_Records provided_.
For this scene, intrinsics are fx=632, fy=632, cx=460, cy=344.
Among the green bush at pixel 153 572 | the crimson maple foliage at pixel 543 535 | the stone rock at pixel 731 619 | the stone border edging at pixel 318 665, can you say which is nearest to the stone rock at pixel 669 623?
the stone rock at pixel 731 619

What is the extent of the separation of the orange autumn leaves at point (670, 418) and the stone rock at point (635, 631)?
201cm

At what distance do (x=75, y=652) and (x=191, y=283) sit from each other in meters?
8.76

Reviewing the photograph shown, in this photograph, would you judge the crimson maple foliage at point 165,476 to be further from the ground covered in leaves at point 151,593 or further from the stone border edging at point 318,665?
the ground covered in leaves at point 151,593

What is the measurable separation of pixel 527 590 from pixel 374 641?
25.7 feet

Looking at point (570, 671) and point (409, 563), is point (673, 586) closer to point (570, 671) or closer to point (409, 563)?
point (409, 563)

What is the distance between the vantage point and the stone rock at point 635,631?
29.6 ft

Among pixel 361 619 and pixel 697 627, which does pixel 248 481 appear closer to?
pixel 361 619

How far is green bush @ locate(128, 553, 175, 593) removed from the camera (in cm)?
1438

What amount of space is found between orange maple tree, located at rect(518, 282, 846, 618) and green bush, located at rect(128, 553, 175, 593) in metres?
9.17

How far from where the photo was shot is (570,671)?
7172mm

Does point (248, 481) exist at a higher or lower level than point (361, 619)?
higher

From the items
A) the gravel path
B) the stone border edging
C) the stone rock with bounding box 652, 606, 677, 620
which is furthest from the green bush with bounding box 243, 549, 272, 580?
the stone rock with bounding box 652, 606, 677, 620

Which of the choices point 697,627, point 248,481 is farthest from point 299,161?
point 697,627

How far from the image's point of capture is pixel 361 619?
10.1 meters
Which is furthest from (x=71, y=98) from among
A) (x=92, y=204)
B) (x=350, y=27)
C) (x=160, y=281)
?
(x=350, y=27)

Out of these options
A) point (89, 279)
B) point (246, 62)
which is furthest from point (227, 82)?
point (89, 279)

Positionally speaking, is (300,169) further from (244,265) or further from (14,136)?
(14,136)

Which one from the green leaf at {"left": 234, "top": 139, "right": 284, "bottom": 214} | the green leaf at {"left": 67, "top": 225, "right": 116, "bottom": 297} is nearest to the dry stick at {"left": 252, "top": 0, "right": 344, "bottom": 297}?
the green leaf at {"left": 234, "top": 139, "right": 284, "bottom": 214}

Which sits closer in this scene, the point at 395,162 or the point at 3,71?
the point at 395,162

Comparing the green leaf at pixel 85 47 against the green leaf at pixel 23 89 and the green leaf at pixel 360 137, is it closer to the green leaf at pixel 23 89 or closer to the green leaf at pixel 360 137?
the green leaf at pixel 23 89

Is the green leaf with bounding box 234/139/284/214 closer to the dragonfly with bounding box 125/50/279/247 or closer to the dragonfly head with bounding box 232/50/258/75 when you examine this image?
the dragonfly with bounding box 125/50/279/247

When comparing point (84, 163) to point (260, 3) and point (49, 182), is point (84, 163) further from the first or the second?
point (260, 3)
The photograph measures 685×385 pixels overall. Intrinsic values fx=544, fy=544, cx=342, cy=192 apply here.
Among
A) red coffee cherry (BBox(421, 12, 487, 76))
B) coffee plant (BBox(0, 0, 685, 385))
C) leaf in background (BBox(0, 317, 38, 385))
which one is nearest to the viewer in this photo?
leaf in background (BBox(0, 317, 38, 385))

_Aim_. Please copy the records from the line with "How far is green" up to and including the line with "10.1 meters", keeping every character unchanged.

_The solution_.
How far is green bush @ locate(128, 553, 175, 593) removed from the camera (in cm)?
1438

What amount of space is found between orange maple tree, located at rect(518, 282, 846, 618) and green bush, located at rect(128, 553, 175, 593) in metres?
9.17

How far from where the photo was shot is (570,671)?
7172mm

Does point (248, 481) exist at a higher or lower level than point (361, 619)?
higher

From the items
A) the gravel path
B) the stone border edging
C) the stone rock with bounding box 652, 606, 677, 620
which is furthest from the green bush with bounding box 243, 549, 272, 580?
the stone rock with bounding box 652, 606, 677, 620

Which of the choices point 697,627, point 248,481 is farthest from point 299,161?
point 697,627

How far from the image's point of capture is pixel 361 619?
10.1 meters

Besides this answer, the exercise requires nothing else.